SUPPLIED PASSAGE

START

Vac-tron v American

Case

[2003] NSWSC 529

12 June 2003

No judgment structure available for this case.

CITATION: Vac-tron v American [2003] NSWSC 529
HEARING DATE(S): 12/06/03
JUDGMENT DATE:
12 June 2003
JURISDICTION:
Equity Division
JUDGMENT OF: Master Macready at 1
DECISION: Proceedings dismissed with costs.
CATCHWORDS: Corporations Law. Application to set aside statutory demand under section 459G of the Corporations Act. Proceedings dismissed. No matter of principle.

PARTIES :

Vac-Tron Australia Pty Ltd v American Manufacturing & Machine Co Inc
FILE NUMBER(S): SC 1229/03
COUNSEL: M. Pesman for plaintiff
P. Russell for defendant
SOLICITORS: Adams Leyland Solicitors for plaintiff
Luscombe Wright Lawyer for defendant

- 1 -

THE SUPREME COURT
OF NEW SOUTH WALES
EQUITY DIVISION

MASTER MACREADY

THURSDAY 12 JUNE 2003

1229/03 – VAC-TRON AUSTRALIA PTY LIMITED v AMERICAN MANUFACTURING & MACHINE CO INC T/AS VAC-TRON EQUIPMENT

JUDGMENT

1 MASTER: This is an application to set aside a statutory demand. The statutory demand is one which is dated 2 January 2003 and claims a total of $US41,502.50. It gives reference by details of invoices and it is apparent from those invoices that there is a sale claimed in the invoices of three machines, together with associated equipment between the defendant and the plaintiff.

2 The machines are equipment used for the purpose of vacuum extraction in connection with pipe laying and other similar matters. The actual invoices, as I say, refer to the supply of those three machines. In respect of two of those machines they have been on-sold by the plaintiff and in respect of one it is apparent they still retain that unit.

3 The schedule to the demand lists the payments that have been made on account, of which there are four, and they have been deducted to give a figure which is the amount claimed in the demand.

4 Some of the history of the matter is probably worth noting. There was initial interest in this project by Mr Sperber who visited the defendant’s office in Florida in early 2000 and he apparently took some machines. The plaintiff company and the main principal of it, who is a Mr Collier, became involved in 2000, and the negotiations continued between Mr Collier and the American representative, particularly Mr Showley, representing the defendant.

5 There was contact at a marketing show in Western Australia in October 2000 and, ultimately, on 23 October, a dealership agreement was entered into between the plaintiff and the defendant. The plaintiff had only been incorporated on 5 May 2000.

END

SET TASK 1
Please turn the rows from the line with "As observable in" through the end of the rows into a JSON list of strings, one string per line, leaving out blank lines.
The judgment and the rows have nothing to do with each other.

ITEMS
START

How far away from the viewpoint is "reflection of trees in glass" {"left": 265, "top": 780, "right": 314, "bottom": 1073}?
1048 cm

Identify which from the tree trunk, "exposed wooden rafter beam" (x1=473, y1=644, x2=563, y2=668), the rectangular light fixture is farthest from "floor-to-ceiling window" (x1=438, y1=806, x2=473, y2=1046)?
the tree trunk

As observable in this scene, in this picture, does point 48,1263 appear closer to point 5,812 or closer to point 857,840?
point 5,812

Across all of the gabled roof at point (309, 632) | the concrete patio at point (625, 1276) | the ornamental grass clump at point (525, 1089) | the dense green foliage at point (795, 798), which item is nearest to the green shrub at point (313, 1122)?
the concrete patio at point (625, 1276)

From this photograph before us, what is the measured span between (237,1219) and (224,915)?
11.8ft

END

SET TASK 2
Write out the judgment from "No judgment structure" to "matter of principle.", switching "dismissed" to "struck out".

PROBLEM SOLUTION 1
[
  "As observable in this scene, in this picture, does point 48,1263 appear closer to point 5,812 or closer to point 857,840?",
  "point 5,812",
  "Across all of the gabled roof at point (309, 632) | the concrete patio at point (625, 1276) | the ornamental grass clump at point (525, 1089) | the dense green foliage at point (795, 798), which item is nearest to the green shrub at point (313, 1122)?",
  "the concrete patio at point (625, 1276)",
  "From this photograph before us, what is the measured span between (237,1219) and (224,915)?",
  "11.8ft"
]

PROBLEM SOLUTION 2
No judgment structure available for this case.

CITATION: Vac-tron v American [2003] NSWSC 529
HEARING DATE(S): 12/06/03
JUDGMENT DATE:
12 June 2003
JURISDICTION:
Equity Division
JUDGMENT OF: Master Macready at 1
DECISION: Proceedings struck out with costs.
CATCHWORDS: Corporations Law. Application to set aside statutory demand under section 459G of the Corporations Act. Proceedings struck out. No matter of principle.